Demonstratie wasserij Klaratex
28 februari 2019
Volgend op de co-creatieworkshop georganiseerd met een aantal wasserijen, bezochten wij de waterzuivering van Klaratex. Deze wasserij plaatste naar aanleiding van een Open Call project een MBR-RO (membraanbioreactor gevolgd door omgekeerde osmose) in samenwerking met onder andere Vlakwa en Vito.
Klaratex was op zoek naar een waterzuiveringsinstallatie die grondwater kan behandelen en die het eenvoudiger zou maken om te voldoen aan de opgelegde lozingsnormen (op riool).
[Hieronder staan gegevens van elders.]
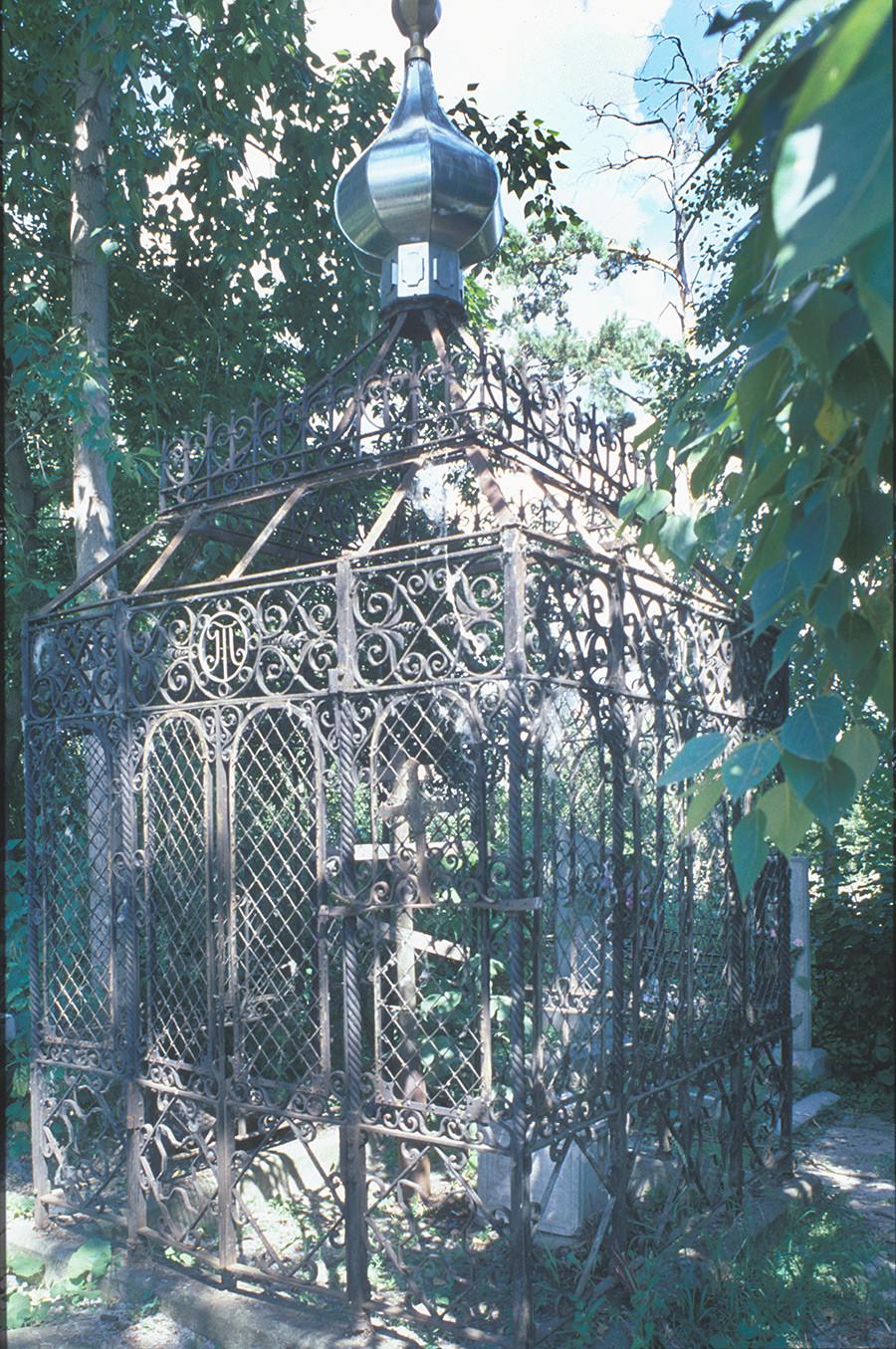 Kasli Cemetery. Burial plot enclosed with Kasli decorative iron work. July 14, 2003
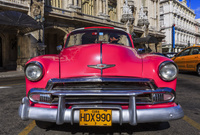 キューバ ハバナ ガルシア・ロルカ劇場前のクラシックなアメリ...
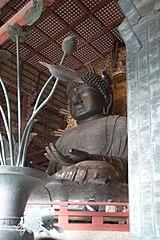 Patung Buddha di Todaiji, Nara, yang dibuat pada tahun 752.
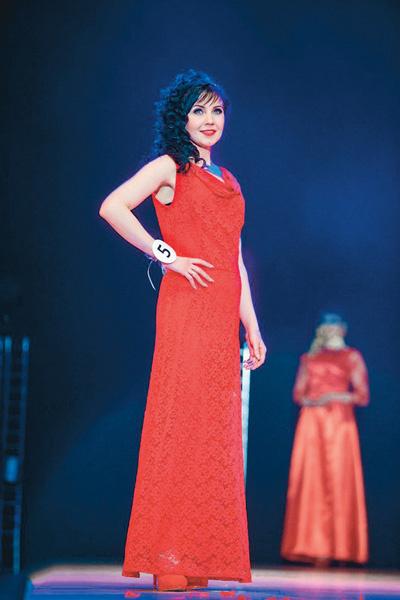 На конкурсе Мария выиграла в двух номинациях – «Миссис доброе сердце» и «Миссис золотой голос проекта»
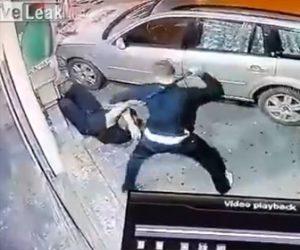 【動画】父親が殴られた息子の為に復讐。息子を殴った男に車で突っ込む衝撃映像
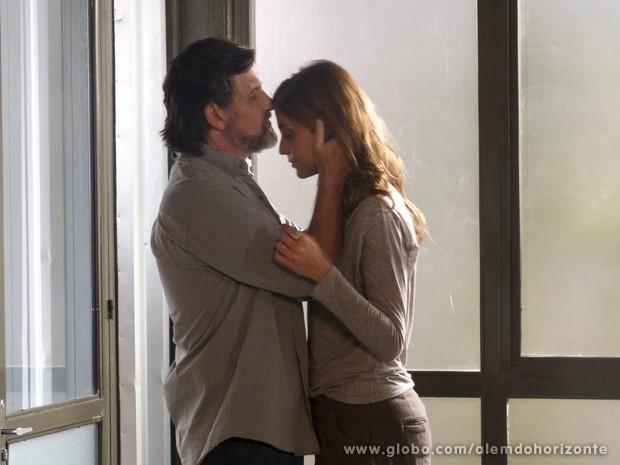 LC diz que Paulinha é como uma filha para ele (Foto: Além do Horizonte/TV Globo)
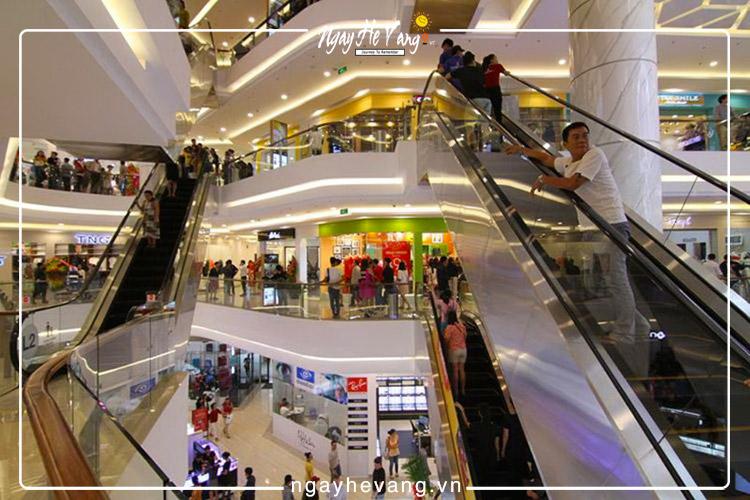 Trung tâm mua sắm Vincom Plaza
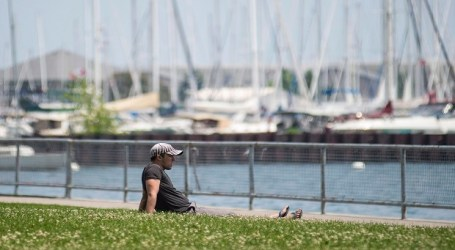City issues extended heat warning as hot, humid weather continues in Toronto
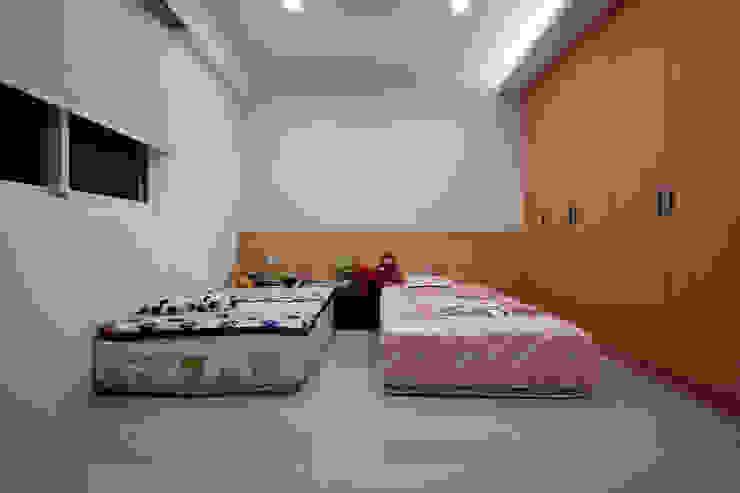 Nursery/kid's room by 弘悅國際室內裝修有限公司,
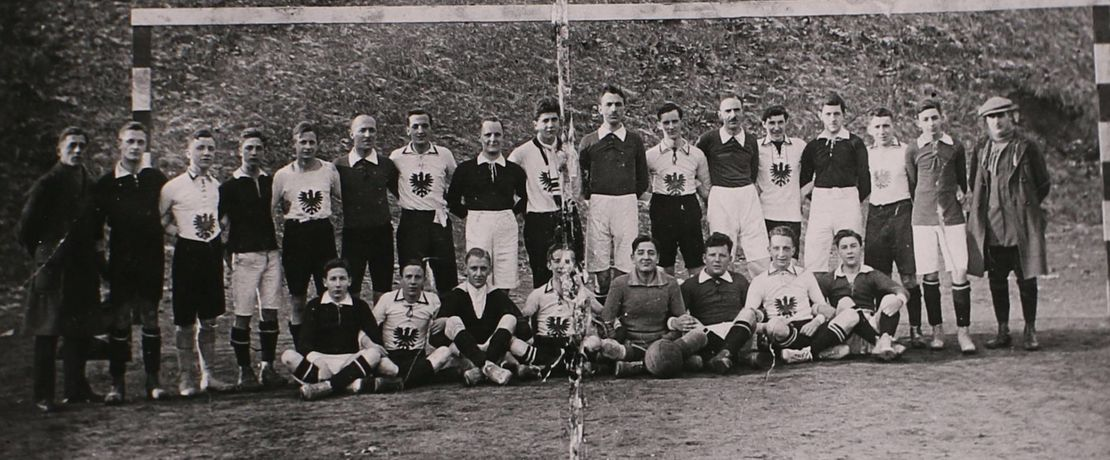 The teams of Degussa and Eintracht Frankfurt in 1921
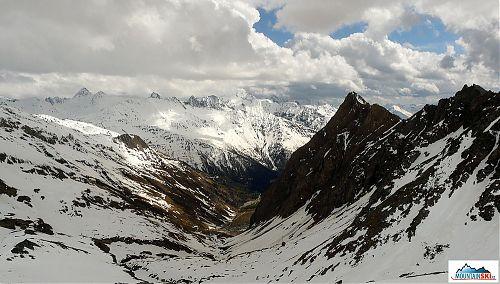 Alpy pokryté květnovým sněhem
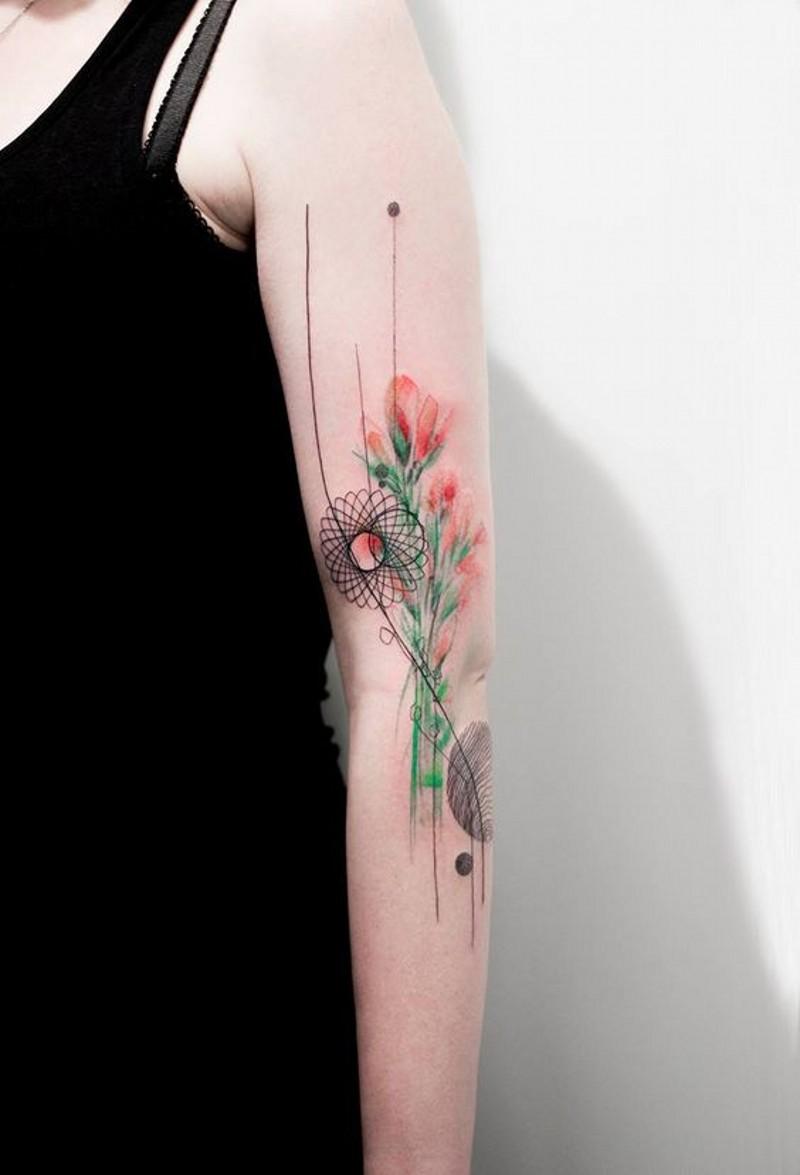 dolce dipinto colorato figure mistiche con fiori tatuaggio su braccio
De finale vraag die bij hen rees was of hergebruik mogelijk is en of dit alles kan binnen een aanvaardbare ROI.
Het concept dat er uiteindelijk kwam behaalt de lozingsnormen (op riool), reduceert de heffingskosten, reduceert de gasfactuur, integreert grondwaterbehandeling, vermindert de spui van de stoomketel, zorgt voor minimale omgevingshinder en implementeert hergebruik van het afvalwater. Schematisch ziet dit concept er ongeveer zo uit:
Omdat water een grondstof is voor de wasserij, heeft de veranderde kwaliteit van het water gevolgen voor de productie. Het is voor Klaratex van belang om aangepaste wasmiddelen te gebruiken met dit concept.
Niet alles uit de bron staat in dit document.